=== DOCUMENT SECTION ===

The 2017 Series: Still Fuller Beans

Seven days  on from the news that Bryan Fuller will be joining the 2017 series, Matt Goddard takes a breath and looks back at the announcement without all the furore...


It's been a week since that most eagerly awaited of news hit: Bryan Fuller is actually, positively, no doubt going to be co-creator of the new Star Trek series. I don’t want to tempt fate with a good year until the new show premieres, but Fuller as show-runner really works. 

Set to bring back the colour of the
flora and fauna of alien worlds.
So seldom that happens. A pipe dream of that perfect someone getting that gig they’ve always wanted, that they’re made for – especially in the savage world of American television. And Fuller knows all about that. This could so easily have been one of those dream unions that fall to nothing; like Gilliam getting lost in La Mancha, Burton never getting Superman of the ground or for a heart-wrenching few weeks, Lynch being a donut short of joining the Twin Peaks reboot. Sometimes they in that poetic nobility of ‘creative difference’- one of the best understated shorthands in Hollywood. But without a shred of information beyond the main players, Fuller and Star Trek – that’s just irresistible. At the very least it demonstrates that Fuller’s pitch for a reboot from a few years ago didn’t put the network off him. And sadly for him and us, his diary is wonderfully empty at the moment.

=== DATASET CONTENT ===

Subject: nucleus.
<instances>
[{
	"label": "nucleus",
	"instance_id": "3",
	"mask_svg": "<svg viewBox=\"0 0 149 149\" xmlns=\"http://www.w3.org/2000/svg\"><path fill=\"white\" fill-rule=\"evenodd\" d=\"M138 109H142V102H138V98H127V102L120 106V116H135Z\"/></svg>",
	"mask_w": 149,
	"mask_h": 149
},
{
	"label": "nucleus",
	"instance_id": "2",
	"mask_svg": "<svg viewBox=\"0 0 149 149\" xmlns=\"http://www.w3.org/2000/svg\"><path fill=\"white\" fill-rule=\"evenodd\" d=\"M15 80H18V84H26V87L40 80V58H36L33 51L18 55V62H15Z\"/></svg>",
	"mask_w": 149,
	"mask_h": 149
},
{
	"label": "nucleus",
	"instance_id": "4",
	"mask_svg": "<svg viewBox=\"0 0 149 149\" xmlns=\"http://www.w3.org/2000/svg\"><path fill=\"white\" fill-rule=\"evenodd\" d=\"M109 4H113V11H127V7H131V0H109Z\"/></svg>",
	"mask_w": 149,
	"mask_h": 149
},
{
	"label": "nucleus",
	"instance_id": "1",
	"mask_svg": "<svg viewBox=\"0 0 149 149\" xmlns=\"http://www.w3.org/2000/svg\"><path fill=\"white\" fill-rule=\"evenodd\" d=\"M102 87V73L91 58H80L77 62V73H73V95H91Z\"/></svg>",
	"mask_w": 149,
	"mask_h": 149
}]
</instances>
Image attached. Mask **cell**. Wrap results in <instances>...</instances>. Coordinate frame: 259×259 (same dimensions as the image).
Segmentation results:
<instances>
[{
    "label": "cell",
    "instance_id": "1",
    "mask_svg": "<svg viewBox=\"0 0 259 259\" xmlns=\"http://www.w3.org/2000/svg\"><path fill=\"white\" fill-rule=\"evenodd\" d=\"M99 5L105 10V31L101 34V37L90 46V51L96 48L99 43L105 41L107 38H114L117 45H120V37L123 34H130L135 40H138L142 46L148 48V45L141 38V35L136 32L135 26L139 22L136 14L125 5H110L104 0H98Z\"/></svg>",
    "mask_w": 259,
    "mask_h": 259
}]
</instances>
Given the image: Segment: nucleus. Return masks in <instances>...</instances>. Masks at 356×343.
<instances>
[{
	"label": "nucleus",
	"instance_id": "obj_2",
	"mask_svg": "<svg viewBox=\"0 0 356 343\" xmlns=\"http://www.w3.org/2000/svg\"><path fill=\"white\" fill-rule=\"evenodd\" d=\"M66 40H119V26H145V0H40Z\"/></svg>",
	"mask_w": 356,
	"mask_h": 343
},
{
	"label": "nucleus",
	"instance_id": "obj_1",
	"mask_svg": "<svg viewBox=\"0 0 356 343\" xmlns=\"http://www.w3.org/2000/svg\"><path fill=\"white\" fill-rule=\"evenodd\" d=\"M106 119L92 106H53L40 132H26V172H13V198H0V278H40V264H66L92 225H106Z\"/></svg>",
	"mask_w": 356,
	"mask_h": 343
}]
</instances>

===

REQUIREMENTS >>
• a. Quote the Fuller article from "Seven days  on" up to and including "show-runner really works.".
• b. In the Fuller article, which filmmakers are given as examples of dream unions that fell to nothing? List them by the names used.
These records come from a separate source.

ANSWER SET >>
• a.
Seven days  on from the news that Bryan Fuller will be joining the 2017 series, Matt Goddard takes a breath and looks back at the announcement without all the furore...


It's been a week since that most eagerly awaited of news hit: Bryan Fuller is actually, positively, no doubt going to be co-creator of the new Star Trek series. I don’t want to tempt fate with a good year until the new show premieres, but Fuller as show-runner really works.

• b.
Gilliam
Burton
Lynch